====== Selected excerpt ======

Wagner – Patent Law – Fall 2009
1.     Intro to Patent Law
a.       28 U.S.C. 1295, 1338, 35 U.S.C. 111-113, 119, 122, 132, 351
b.      A valid patent must be:
i.      Fully and appropriately described (§112)
ii.      In compliance with statutory bars (§102)
iii.      Novel (§102)
iv.      Nonobvious (§103)
v.      The work of the inventors (§116)
vi.      Useful (§101)
vii.      Within the appropriate subject matter (§101)
2.     The Economics of Patents
3.     Patent Document: 35 U.S.C. § 112
a.       The specification shall contain a written description of the invention, and of the manner and process of making and using it, in such full, clear, concise, and exact terms as to enable any person skilled in the art to which it pertains, or with which it is most nearly connected, to make and use the same, and shall set forth the best mode contemplated by the inventor of carrying out his invention…
b.      Enablement:
i.      Disclosure Theory: Disclosure is often more valuable than the actual invention.   Want to disclose enough, but not so much that it is inefficient to require the disclosure or make it hard to tell what the new invention is.
ii.      Three principles of enablement:
1.       The scope of disclosure required = Scope of the claims.
2.       The quantity of disclosure is related to the predictability in the art.
3.       The measurement of the disclosure is as of the filing date.
iii.      Wand Factors for Enablement
1.       Breadth of the claim
2.       Nature of the invention
3.       State of the prior art
4.       Level of one of ordinary skill
5.       Level of predictability in the art
6.       Amount of direction provided by the inventor
7.       Existence of working examples
8.       Quantity of experimentation needed to make or use the invention based on the content of the disclosure
c.      Written Description
i.      The specification must teach the invention by describing it, it is more than mere possession requirement. Is the quid pro quo to giving protection
ii.      Separate req. from enablement
1.       Might want higher standard of disclosure in developing areas
2.       Authentication mechanisms
3.       Disclosing the species (smaller) doesn’t provide enablement for the genus (larger).
4.       Don’t want super broad claims
iii.      Prevents inventors from capturing future improvements on their inventions, you only get claim coverage over what you can describe, so you have to understand what you’ve discovered. We don’t want to protect stuff that ppl don’t know they have.
iv.      Practical considerations for using written desc rather than enablement:
1.       Easier for judge to get outcome he wants
2.       Less Expert testimony req.

======

- [Written request A] According to the patent law outline, as of what date is the disclosure measured?
- [Written request B] Please reproduce word for word the stretch of the patent law outline from "iii.      Novel (§102)" through "subject matter (§101)".
Rely on the patent law outline and nothing else.

====== Data provided ======

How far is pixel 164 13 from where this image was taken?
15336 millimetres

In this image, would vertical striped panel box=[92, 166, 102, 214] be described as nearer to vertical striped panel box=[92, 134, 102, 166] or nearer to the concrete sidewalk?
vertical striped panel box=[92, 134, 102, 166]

======

- [Output A] The filing date.

- [Output B]
iii.      Novel (§102)
iv.      Nonobvious (§103)
v.      The work of the inventors (§116)
vi.      Useful (§101)
vii.      Within the appropriate subject matter (§101)